Creed 2, la recensione: Rocky si congeda da leggenda

Un film bellissimo, emozionante che riabbraccia 35 anni dopo la figura di Ivan Drago
Creed 2, la recensione: Rocky si congeda da leggenda© ANSA
Simone Zizzari
5 min

Diciamo la verità: rivederli uno di fronte all’altro sul ring è stato emozionante. E’ un incantesimo che si ripropone a distanza di decenni ed è come la prima volta, roba da pelle d’oca. Ivan Drago e Rocky Balboa in mezzo al popolo urlante russo è l’immagine che inevitabilmente si prende la scena anche se i protagonisti sono altri. Il bello di Creed II (da domani nelle sale italiane) è proprio questo. E’ il miglior congedo che un monumento come Rocky poteva sognare. Il passaggio di consegne è adesso finalmente concluso: Rocky lascia la scena ad Adonis Creed, come si era ormai capito da tanto tempo. Il passaggio di consegne è anche metaforico: ultimo atto a Philadelphia prima di fare i bagagli e trasferirsi nella sicuramente meno poetica Los Angeles. Questo pretende la storia e così sarà.

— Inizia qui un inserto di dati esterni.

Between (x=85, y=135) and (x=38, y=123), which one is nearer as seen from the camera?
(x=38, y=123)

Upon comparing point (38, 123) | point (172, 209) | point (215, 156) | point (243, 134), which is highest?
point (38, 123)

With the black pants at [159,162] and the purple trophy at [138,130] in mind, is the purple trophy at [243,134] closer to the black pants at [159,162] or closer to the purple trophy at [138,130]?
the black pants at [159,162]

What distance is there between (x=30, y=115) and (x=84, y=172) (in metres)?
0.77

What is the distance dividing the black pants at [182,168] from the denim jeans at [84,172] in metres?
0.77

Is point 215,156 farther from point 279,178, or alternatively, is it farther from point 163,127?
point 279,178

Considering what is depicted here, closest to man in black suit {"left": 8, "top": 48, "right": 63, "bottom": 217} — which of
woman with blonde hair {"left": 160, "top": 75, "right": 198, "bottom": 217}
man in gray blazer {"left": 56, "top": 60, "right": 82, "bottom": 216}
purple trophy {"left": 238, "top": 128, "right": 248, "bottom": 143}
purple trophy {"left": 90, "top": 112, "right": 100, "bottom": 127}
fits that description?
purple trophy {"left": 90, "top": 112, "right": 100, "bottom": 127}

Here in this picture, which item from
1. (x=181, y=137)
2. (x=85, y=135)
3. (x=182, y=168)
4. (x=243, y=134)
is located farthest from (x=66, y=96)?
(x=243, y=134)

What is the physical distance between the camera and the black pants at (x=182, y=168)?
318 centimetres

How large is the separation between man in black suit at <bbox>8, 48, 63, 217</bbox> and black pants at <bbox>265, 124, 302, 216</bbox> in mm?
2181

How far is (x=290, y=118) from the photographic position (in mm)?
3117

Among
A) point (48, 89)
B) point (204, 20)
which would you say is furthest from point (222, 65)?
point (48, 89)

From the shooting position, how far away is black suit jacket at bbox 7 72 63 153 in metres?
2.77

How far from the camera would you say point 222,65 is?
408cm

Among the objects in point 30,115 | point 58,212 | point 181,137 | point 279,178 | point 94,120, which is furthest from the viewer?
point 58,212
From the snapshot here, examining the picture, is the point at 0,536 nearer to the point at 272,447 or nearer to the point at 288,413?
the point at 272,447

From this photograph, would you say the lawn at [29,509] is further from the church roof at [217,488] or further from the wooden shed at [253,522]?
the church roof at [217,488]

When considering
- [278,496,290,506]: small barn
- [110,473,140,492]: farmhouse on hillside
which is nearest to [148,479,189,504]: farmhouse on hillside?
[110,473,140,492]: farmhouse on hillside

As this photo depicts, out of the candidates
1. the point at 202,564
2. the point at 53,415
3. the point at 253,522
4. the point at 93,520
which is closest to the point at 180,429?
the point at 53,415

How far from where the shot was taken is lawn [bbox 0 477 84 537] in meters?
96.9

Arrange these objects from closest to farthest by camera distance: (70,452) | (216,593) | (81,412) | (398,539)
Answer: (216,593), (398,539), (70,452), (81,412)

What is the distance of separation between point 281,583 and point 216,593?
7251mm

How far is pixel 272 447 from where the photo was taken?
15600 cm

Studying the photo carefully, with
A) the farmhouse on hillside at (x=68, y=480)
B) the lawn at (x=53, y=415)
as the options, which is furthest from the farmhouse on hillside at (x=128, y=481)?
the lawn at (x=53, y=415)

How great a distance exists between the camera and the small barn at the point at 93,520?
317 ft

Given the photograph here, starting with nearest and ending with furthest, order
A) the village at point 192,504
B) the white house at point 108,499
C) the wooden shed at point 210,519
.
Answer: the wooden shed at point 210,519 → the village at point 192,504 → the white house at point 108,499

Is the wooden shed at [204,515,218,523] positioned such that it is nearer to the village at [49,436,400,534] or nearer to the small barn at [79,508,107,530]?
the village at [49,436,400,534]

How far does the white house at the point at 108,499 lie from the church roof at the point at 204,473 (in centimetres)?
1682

Per il futuro si vedrà, adesso però c’è lui, Ivan Drago, che torna sulla scena. Lo avevamo lasciato sanguinante al tappeto al termine del leggendario scontro con Rocky a Mosca. Quasi 35 anni dopo (passati in esilio in Ucraina senza più una moglie, una professione e con solo tanta, tantissima rabbia dentro) l’ex campione russo ha la possibilità di riscattare il suo nome e il suo onore attraverso il mastodontico figlio Viktor che non conosce null’altro nella vita se non la boxe. Fra i due i rapporti sono molto freddi ma la solitudine nella quale vivono non gli lascia alternative: in tutti questi duri anni sono sempre stati l’uno al fianco dell’altro. Uno sul ring, l’altro sotto, come suo allenatore. Ivan Drago ha la chance che aspettava da tempo immemore: dare Adonis Creed – che nel frattempo è diventato campione del mondo - in pasto alla furia del figlio. Sì, proprio quel Creed, figlio di Apollo, colui che Drago uccise in un combattimento. Già questa idea da sola reggerebbe il film per intero.

In realtà c’è anche Rocky che in questo film ha un ruolo meno centrale ma comunque determinante. Il primo incontro con Drago a Philadelphia nel suo ristorante mette i brividi come anche l’iniziale rottura fra lui e Adonis quando il giovane pugile decide di accettare la sfida lanciata da Viktor Drago.

Il film scorre via velocissimo e non annoia mai. Ha pochi difetti ed è una continua escalation fino al grande match finale disputato in Russia. Già, in Russia. E’ questo uno dei tre difetti del film. Andiamoli ad elencare.

Le dinamiche e lo sviluppo della storia riprendono troppo da vicino il capitolo 3° e 4° della saga. A tratti è come vedere in Adonis un Rocky IV 2.0. La sensazione è che si volesse andare sul sicuro, senza correre il rischio di intraprendere strade ancora sconosciute per la saga. Il secondo neo è la mancanza di un vero villain. Voi direte: e Viktor/Ivan Drago? Il “problema” è proprio Drago. Non è più la macchina assassina silente e dopata del quarto capitolo. Questo Drago ha dei sentimenti, ha sofferto tantissimo (insieme al figlio) e quindi il pubblico finisce inevitabilmente per immedesimarsi nella sua situazione provando per lui quasi simpatia. Un problema che emerge nello spettacolare match finale: si fa fatica a tifare per Adonis. O meglio, Drago finisce quasi per fare tenerezza. Ultimo difetto (ma è il meno rilevante di tutti): si poteva/doveva approfondire di più il rapporto padre/figlio fra Ivan e Viktor, di sicuro i protagonisti di una pellicola ottimamente elaborata, che fa commuovere ed esaltare. E’ Creed 2, bellezza.